Одно хроническое заболевание заставило ее вернуться в Париж на лечение.
Вез ее Ривз, но по дороге он достал две веревки и снова пристал к ней с идеей повеситься.
Она сделала вид, что согласна, но заставила его остановиться у придорожной таверны и купить ей бутылку вина — подготовиться к этому акту.
Когда он вошел в таверну, Карсон вылезла из машины и автостопом добралась до Американского госпиталя в парижском предместье.
Живым бедного Ривза она больше не видела. Он убил себя — через несколько месяцев — сверхдозой барбитуратов и выпивкой.
Как легко я записываю эти страшные воспоминания!
А как еще могу я представить их вам? Из вас так мало кто знал Карсон и Ривза…
Вчера вечером у меня брал интервью — в первый раз в моей жизни — театральный критик Нью-Йорка — не больше не меньше, как сам Уолтер Керр.
Я был напуган. Он отклонил предложение пообедать в ресторане «Ла Веранда» и отказался выпить вместе со мной бутылочку «Соаве», которая была у меня в номере — наверное, я выпил ее один, так как в гостиной не осталось даже воспоминания о ней.
Но поскольку я имел дело с убежденным гуманистом, который не сразу справился со своим магнитофоном и потом забыл одну из своих кассет — то не лепетал нервно о не относящихся к делу материях.
Конечно, никогда не знаешь, в каком виде интервью выйдет, как давно уже никто не знает, какой будет рецензия. И даже — каким будет спектакль.
Мой новоорлеанский кардиолог четыре года назад посоветовал мне вернуться в Ки-Уэст и жить, как крокодил — совет, который я полностью проигнорировал, не зная, как живут крокодилы, за исключением того, что живут они в болотах и никуда не торопятся — а такая жизнь привлекала меня ничуть не больше, чем смерть.
«Тише едешь, дальше будешь». Дальше от чего?

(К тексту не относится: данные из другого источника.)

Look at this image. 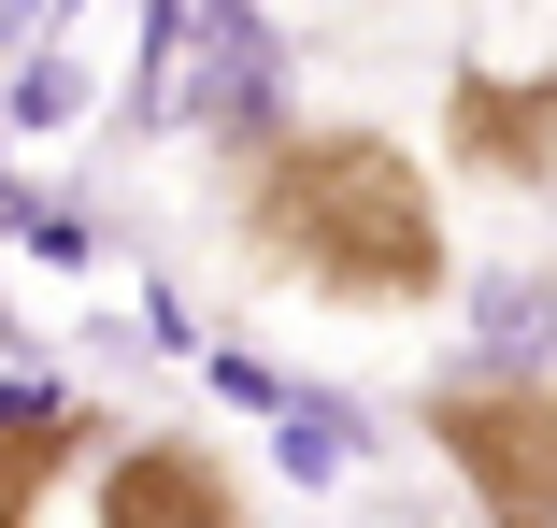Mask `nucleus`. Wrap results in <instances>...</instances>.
Here are the masks:
<instances>
[{
  "mask_svg": "<svg viewBox=\"0 0 557 528\" xmlns=\"http://www.w3.org/2000/svg\"><path fill=\"white\" fill-rule=\"evenodd\" d=\"M244 257L329 314H414L458 272L429 172L386 129H272L244 172Z\"/></svg>",
  "mask_w": 557,
  "mask_h": 528,
  "instance_id": "f257e3e1",
  "label": "nucleus"
},
{
  "mask_svg": "<svg viewBox=\"0 0 557 528\" xmlns=\"http://www.w3.org/2000/svg\"><path fill=\"white\" fill-rule=\"evenodd\" d=\"M429 443L458 457V486L486 500V528H557V386L543 372H486L429 400Z\"/></svg>",
  "mask_w": 557,
  "mask_h": 528,
  "instance_id": "f03ea898",
  "label": "nucleus"
},
{
  "mask_svg": "<svg viewBox=\"0 0 557 528\" xmlns=\"http://www.w3.org/2000/svg\"><path fill=\"white\" fill-rule=\"evenodd\" d=\"M443 143L486 186H543L557 172V72H458L443 86Z\"/></svg>",
  "mask_w": 557,
  "mask_h": 528,
  "instance_id": "7ed1b4c3",
  "label": "nucleus"
},
{
  "mask_svg": "<svg viewBox=\"0 0 557 528\" xmlns=\"http://www.w3.org/2000/svg\"><path fill=\"white\" fill-rule=\"evenodd\" d=\"M100 528H258V514H244V486L200 443H129L100 472Z\"/></svg>",
  "mask_w": 557,
  "mask_h": 528,
  "instance_id": "20e7f679",
  "label": "nucleus"
},
{
  "mask_svg": "<svg viewBox=\"0 0 557 528\" xmlns=\"http://www.w3.org/2000/svg\"><path fill=\"white\" fill-rule=\"evenodd\" d=\"M72 443H86V414H72V400H0V528H29V514H44V486L72 472Z\"/></svg>",
  "mask_w": 557,
  "mask_h": 528,
  "instance_id": "39448f33",
  "label": "nucleus"
}]
</instances>
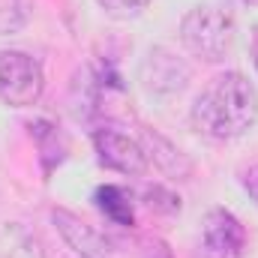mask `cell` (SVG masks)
I'll return each instance as SVG.
<instances>
[{
	"instance_id": "3957f363",
	"label": "cell",
	"mask_w": 258,
	"mask_h": 258,
	"mask_svg": "<svg viewBox=\"0 0 258 258\" xmlns=\"http://www.w3.org/2000/svg\"><path fill=\"white\" fill-rule=\"evenodd\" d=\"M45 72L27 51H0V99L9 108H30L42 99Z\"/></svg>"
},
{
	"instance_id": "7c38bea8",
	"label": "cell",
	"mask_w": 258,
	"mask_h": 258,
	"mask_svg": "<svg viewBox=\"0 0 258 258\" xmlns=\"http://www.w3.org/2000/svg\"><path fill=\"white\" fill-rule=\"evenodd\" d=\"M144 198H147V207H153L159 213H177L180 210V198L168 189H162V186H147Z\"/></svg>"
},
{
	"instance_id": "2e32d148",
	"label": "cell",
	"mask_w": 258,
	"mask_h": 258,
	"mask_svg": "<svg viewBox=\"0 0 258 258\" xmlns=\"http://www.w3.org/2000/svg\"><path fill=\"white\" fill-rule=\"evenodd\" d=\"M246 3H258V0H246Z\"/></svg>"
},
{
	"instance_id": "9a60e30c",
	"label": "cell",
	"mask_w": 258,
	"mask_h": 258,
	"mask_svg": "<svg viewBox=\"0 0 258 258\" xmlns=\"http://www.w3.org/2000/svg\"><path fill=\"white\" fill-rule=\"evenodd\" d=\"M249 51H252V63L258 69V27L252 30V42H249Z\"/></svg>"
},
{
	"instance_id": "7a4b0ae2",
	"label": "cell",
	"mask_w": 258,
	"mask_h": 258,
	"mask_svg": "<svg viewBox=\"0 0 258 258\" xmlns=\"http://www.w3.org/2000/svg\"><path fill=\"white\" fill-rule=\"evenodd\" d=\"M180 42L195 57L219 63L234 45V15L222 6H192L180 21Z\"/></svg>"
},
{
	"instance_id": "5b68a950",
	"label": "cell",
	"mask_w": 258,
	"mask_h": 258,
	"mask_svg": "<svg viewBox=\"0 0 258 258\" xmlns=\"http://www.w3.org/2000/svg\"><path fill=\"white\" fill-rule=\"evenodd\" d=\"M93 147H96V156L105 168L111 171H120V174H144L147 171V153L141 147L138 138H132L126 132L114 126H102L93 132Z\"/></svg>"
},
{
	"instance_id": "ba28073f",
	"label": "cell",
	"mask_w": 258,
	"mask_h": 258,
	"mask_svg": "<svg viewBox=\"0 0 258 258\" xmlns=\"http://www.w3.org/2000/svg\"><path fill=\"white\" fill-rule=\"evenodd\" d=\"M141 147H144V153H147V162H153L159 171H165L168 177H177V180H186L189 174H192V162L186 159V153L174 144V141H168L165 135H159L156 129H144L141 132Z\"/></svg>"
},
{
	"instance_id": "9c48e42d",
	"label": "cell",
	"mask_w": 258,
	"mask_h": 258,
	"mask_svg": "<svg viewBox=\"0 0 258 258\" xmlns=\"http://www.w3.org/2000/svg\"><path fill=\"white\" fill-rule=\"evenodd\" d=\"M0 258H45L42 243L18 222H0Z\"/></svg>"
},
{
	"instance_id": "52a82bcc",
	"label": "cell",
	"mask_w": 258,
	"mask_h": 258,
	"mask_svg": "<svg viewBox=\"0 0 258 258\" xmlns=\"http://www.w3.org/2000/svg\"><path fill=\"white\" fill-rule=\"evenodd\" d=\"M51 222L60 231L63 243L78 258H108V240H105V234H99L90 222H84L72 210L54 207L51 210Z\"/></svg>"
},
{
	"instance_id": "8992f818",
	"label": "cell",
	"mask_w": 258,
	"mask_h": 258,
	"mask_svg": "<svg viewBox=\"0 0 258 258\" xmlns=\"http://www.w3.org/2000/svg\"><path fill=\"white\" fill-rule=\"evenodd\" d=\"M144 90L168 96L186 87L189 81V66L183 63L177 54H171L168 48H150L147 57L141 60V72H138Z\"/></svg>"
},
{
	"instance_id": "6da1fadb",
	"label": "cell",
	"mask_w": 258,
	"mask_h": 258,
	"mask_svg": "<svg viewBox=\"0 0 258 258\" xmlns=\"http://www.w3.org/2000/svg\"><path fill=\"white\" fill-rule=\"evenodd\" d=\"M258 120V90L243 72L213 75L192 102V126L216 141L246 135Z\"/></svg>"
},
{
	"instance_id": "277c9868",
	"label": "cell",
	"mask_w": 258,
	"mask_h": 258,
	"mask_svg": "<svg viewBox=\"0 0 258 258\" xmlns=\"http://www.w3.org/2000/svg\"><path fill=\"white\" fill-rule=\"evenodd\" d=\"M201 252H204V258H243V252H246V228L240 225V219L231 210L213 207L204 216Z\"/></svg>"
},
{
	"instance_id": "4fadbf2b",
	"label": "cell",
	"mask_w": 258,
	"mask_h": 258,
	"mask_svg": "<svg viewBox=\"0 0 258 258\" xmlns=\"http://www.w3.org/2000/svg\"><path fill=\"white\" fill-rule=\"evenodd\" d=\"M105 12H111V15H135V12H141L150 0H96Z\"/></svg>"
},
{
	"instance_id": "8fae6325",
	"label": "cell",
	"mask_w": 258,
	"mask_h": 258,
	"mask_svg": "<svg viewBox=\"0 0 258 258\" xmlns=\"http://www.w3.org/2000/svg\"><path fill=\"white\" fill-rule=\"evenodd\" d=\"M33 12V0H0V36L18 33Z\"/></svg>"
},
{
	"instance_id": "5bb4252c",
	"label": "cell",
	"mask_w": 258,
	"mask_h": 258,
	"mask_svg": "<svg viewBox=\"0 0 258 258\" xmlns=\"http://www.w3.org/2000/svg\"><path fill=\"white\" fill-rule=\"evenodd\" d=\"M240 186L246 189V195L252 198V204L258 207V165H249L240 171Z\"/></svg>"
},
{
	"instance_id": "30bf717a",
	"label": "cell",
	"mask_w": 258,
	"mask_h": 258,
	"mask_svg": "<svg viewBox=\"0 0 258 258\" xmlns=\"http://www.w3.org/2000/svg\"><path fill=\"white\" fill-rule=\"evenodd\" d=\"M96 207L117 225H132L135 216H132V204H129V195L120 186H99L96 189Z\"/></svg>"
}]
</instances>
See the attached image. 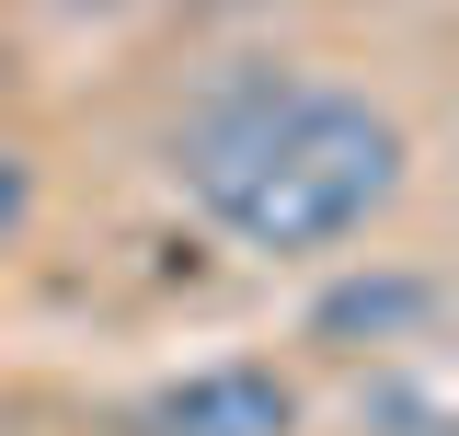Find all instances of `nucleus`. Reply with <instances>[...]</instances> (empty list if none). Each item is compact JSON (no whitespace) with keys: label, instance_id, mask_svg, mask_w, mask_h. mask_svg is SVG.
Segmentation results:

Как-нибудь обязательно попробую узнать, несмотря на постоянный зуд к работе и к перемене мест.
Кстати, о перемене мест. Этим летом впервые с 1947 года я не был за границей, даже в Италии. Неожиданно, обедая с моим молодым другом в ресторане «Женская биржа», я отбросил идею Монреаля — никакая это не заграница — и стал думать о возвращении в Новый Орлеан или в Ки-Уэст. Кокалуни-Ки мало привлекателен для меня в сезон ураганов. И я с энтузиазмом начал обсуждать идею полететь в сентябре в Италию. Я бы смог снять на месяц домик в Позитано — летнее население должно уже схлынуть, вода прохладная и чистая, я мог бы порисовать, дать всплыть нескольким новым писательским проектам — постаравшись, чтобы они не напоминали трупы утопленников, а состояли из обычных элементов живых существ — воды, воздуха, огня — как огонь Клеопатры.
В Штаты я мог бы вернуться через Лондон, погостив немного у Марии; а молодой писатель, который не любит ее с такой же силой, с какой она — его, мог бы вернуться прямо из Рима. В Лондоне я бы попытался заинтересовать Королевский Театр или Хэмпстедский Театр пьесой «Последние дни знаменитой субретки» с Анной Мичэм, в гостях у которой мы недавно ужинали. Она все еще надеется договориться с Питером Куком и Дадли Муром играть с ней — я меньше надеюсь на это и меньше в этом заинтересован.